The tools she’s brought are nearly all useless - what good will a lockpick do with no keyhole? But she does have a chisel and several short, strong knives, so she goes about trying to break the lock if she cannot pick it. Smeared in dirt and sweat, cursing the damned chest, Rey finally manages to break the lock into three neat pieces, and swallows hard as the moment of truth stares her in the face.
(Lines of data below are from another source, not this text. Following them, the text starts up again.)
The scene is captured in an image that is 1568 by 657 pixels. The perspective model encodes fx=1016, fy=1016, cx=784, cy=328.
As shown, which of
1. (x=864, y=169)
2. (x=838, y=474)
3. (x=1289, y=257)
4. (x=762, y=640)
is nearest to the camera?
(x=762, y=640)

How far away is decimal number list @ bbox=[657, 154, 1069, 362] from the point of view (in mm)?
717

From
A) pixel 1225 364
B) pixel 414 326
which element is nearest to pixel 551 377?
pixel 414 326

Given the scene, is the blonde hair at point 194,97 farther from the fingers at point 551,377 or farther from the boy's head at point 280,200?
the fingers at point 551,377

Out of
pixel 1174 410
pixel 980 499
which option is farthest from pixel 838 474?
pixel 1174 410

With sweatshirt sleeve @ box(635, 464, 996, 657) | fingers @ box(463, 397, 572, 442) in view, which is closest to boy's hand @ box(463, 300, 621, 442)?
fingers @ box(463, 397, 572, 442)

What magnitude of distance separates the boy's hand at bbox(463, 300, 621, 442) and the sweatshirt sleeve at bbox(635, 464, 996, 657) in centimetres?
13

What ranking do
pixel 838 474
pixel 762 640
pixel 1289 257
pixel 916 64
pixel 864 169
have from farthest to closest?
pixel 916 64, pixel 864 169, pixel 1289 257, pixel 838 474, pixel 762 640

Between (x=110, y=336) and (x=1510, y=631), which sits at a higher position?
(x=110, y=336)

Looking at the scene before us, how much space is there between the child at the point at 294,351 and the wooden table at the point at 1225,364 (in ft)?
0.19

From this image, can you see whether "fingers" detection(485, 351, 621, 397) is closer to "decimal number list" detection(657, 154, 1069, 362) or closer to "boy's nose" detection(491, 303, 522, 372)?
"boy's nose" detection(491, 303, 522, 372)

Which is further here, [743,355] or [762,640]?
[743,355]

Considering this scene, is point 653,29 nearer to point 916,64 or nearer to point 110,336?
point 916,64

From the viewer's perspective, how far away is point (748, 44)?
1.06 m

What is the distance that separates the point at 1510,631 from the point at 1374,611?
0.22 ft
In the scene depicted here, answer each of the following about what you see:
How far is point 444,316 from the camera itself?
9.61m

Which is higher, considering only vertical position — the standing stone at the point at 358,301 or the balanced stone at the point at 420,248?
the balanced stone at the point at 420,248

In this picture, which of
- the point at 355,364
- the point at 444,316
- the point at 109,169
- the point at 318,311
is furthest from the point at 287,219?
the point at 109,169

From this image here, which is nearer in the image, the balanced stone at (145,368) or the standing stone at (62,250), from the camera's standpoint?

The hinges are hardly rusted, allowing the chest to swing open easily, revealing a lump of misshapen cloth inside. It flexes like a living thing as she stares at it, the reality unthinkable. For all the time she’s spent hunting down a fairytale in the hopes of bargaining for her friend’s soul, Rey never thought to consider she would find a physical living heart. Perhaps the thing Kylo Ren treasured most, his secrets, a metaphor, but not a true heart.

Hesitantly, Rey peels back a fold of fabric, eyes wide and stomach roiling as a patch of sticky red flesh is revealed. It pulses, the beating of a living heart, and as it does, a rushing sound fills her ears. The sound of the surf pulling sharply away from the shore, the unmistakable precursor to a tsunami.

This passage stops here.